The longest economic expansion in US history came to an abrupt end in February. And the world's largest economy then entered a recession as a result of the Covid-19 pandemic, a committee making the news announced on Monday.

"The peak of monthly economic activity occurred in the US economy in February 2020," said the Economic Cycle Dating Committee of the National Bureau of Economic Research.

"This peak marks the end of the expansion that started in June 2009 and the start of a recession," he adds.

The growth will have lasted 128 months, or nearly 11 years.

Given the brutality of the economic shock, this independent body has even revised its definition.

Traditionally, a recession has meant a decline in gross domestic product (GDP) for at least two consecutive quarters.

But, the committee "concluded that the unprecedented magnitude of the decline in employment and production, and its extent throughout the economy, deserve to present this episode as a recession, even if it were to prove to be shorter than previous contractions. "

The pandemic, which spread to the United States earlier this year, has left almost 110,000 dead to date, according to official figures.

It brought the world's first economy to its knees.

In all the countries where the new coronavirus has struck, local authorities have taken more or less severe containment measures.

In the United States, containment measures were gradually put in place from mid-March before peaking in April.

Whole swathes of the economy, in particular transport, tourism, hotels and catering as well as the leisure sector were then shut down. In addition, part of manufacturing production was simply stopped.

As a direct result, in two and a half months, 43 million Americans have registered as unemployed.

In the first quarter alone, GDP fell by almost 5%. And economists predict that it will unscrew by around 20% in the second when the containment measures hit the majority of the population.

- Gradual recovery or strong rebound? -

However, the largest economy in the world showed some signs of recovery in May thanks to the partial reopening of part of the federated states.

The economy has also benefited from a vast state support plan which has granted 3,000 billion dollars in aid to businesses and individuals.

Thousands of billions of additional dollars have also been injected in the form of cash provided by the United States Central Bank.

Outsmarting forecasts, the unemployment rate fell to 13.3% in May, when the most pessimistic analysts saw it approaching 20%.

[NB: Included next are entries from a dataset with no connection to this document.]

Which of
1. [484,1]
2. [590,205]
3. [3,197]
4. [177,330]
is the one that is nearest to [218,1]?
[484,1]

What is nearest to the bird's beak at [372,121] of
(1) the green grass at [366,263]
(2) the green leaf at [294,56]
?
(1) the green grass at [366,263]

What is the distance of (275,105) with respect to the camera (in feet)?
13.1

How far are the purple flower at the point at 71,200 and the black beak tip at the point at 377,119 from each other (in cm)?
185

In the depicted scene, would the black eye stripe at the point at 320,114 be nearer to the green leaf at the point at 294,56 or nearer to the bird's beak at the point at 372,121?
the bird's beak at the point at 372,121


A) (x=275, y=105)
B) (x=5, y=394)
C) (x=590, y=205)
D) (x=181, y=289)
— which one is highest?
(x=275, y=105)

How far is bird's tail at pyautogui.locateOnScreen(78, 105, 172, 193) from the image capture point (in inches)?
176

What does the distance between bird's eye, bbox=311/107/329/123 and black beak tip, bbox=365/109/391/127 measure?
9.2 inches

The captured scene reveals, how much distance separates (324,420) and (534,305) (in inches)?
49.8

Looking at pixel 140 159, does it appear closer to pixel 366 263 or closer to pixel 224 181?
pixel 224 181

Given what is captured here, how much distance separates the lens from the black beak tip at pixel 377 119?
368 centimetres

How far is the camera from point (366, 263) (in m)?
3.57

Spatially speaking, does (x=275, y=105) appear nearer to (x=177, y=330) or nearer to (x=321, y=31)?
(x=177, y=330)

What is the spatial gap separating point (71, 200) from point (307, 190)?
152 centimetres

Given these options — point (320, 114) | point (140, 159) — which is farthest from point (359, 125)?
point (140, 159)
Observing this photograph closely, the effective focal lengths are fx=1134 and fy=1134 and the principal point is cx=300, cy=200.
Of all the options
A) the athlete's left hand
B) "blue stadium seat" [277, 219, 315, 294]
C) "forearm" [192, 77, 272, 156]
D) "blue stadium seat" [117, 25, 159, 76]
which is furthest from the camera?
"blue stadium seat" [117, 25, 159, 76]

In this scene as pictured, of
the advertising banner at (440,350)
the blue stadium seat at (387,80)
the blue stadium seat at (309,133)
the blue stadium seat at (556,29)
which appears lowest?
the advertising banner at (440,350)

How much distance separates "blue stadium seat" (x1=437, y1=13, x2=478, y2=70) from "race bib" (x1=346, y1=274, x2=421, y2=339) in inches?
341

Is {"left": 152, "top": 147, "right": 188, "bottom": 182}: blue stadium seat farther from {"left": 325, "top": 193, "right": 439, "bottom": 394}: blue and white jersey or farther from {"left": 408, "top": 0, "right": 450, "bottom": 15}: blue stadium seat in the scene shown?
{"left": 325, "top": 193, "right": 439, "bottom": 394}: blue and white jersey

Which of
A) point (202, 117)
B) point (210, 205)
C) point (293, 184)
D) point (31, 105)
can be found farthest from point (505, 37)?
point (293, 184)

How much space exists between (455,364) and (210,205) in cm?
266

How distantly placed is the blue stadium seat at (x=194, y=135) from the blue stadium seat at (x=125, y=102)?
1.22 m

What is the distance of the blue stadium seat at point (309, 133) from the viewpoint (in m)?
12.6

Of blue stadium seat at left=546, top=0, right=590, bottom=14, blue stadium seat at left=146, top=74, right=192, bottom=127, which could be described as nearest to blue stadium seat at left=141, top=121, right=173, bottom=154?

And 2.5 million jobs were created, against 8.5 million destroyed jobs expected.

For the White House, no doubt, this unexpected rebound is due to the revival of economic activity, which President Donald Trump has been demanding for long weeks, and which began in May in certain states.

The Trump administration is also convinced that the rebound at the end of the year will be particularly sustained.

In mid-May, Fed chairman Jerome Powell was much more cautious, arguing that more budget aid would likely be needed to support a recovery.

He then considered probable a peak at 20 or 25% of the unemployment rate, and a fall of 20 or 30% of the GDP in the second quarter.

The head of the Federal Reserve is eagerly awaited Wednesday when he will speak at the end of the meeting of the monetary committee.

The Fed's economic survey, published at the end of May, had highlighted "very uncertain" prospects.

The companies in the country questioned were then mostly "pessimistic about the potential rate of recovery".

On the household side, consumer confidence certainly improved slightly in May, according to the bi-monthly survey from the University of Michigan.

But for the time being, they have not yet accelerated their non-essential expenses, which are essential to restart the economy in the long term.

In the United States, consumption is the traditional engine of growth.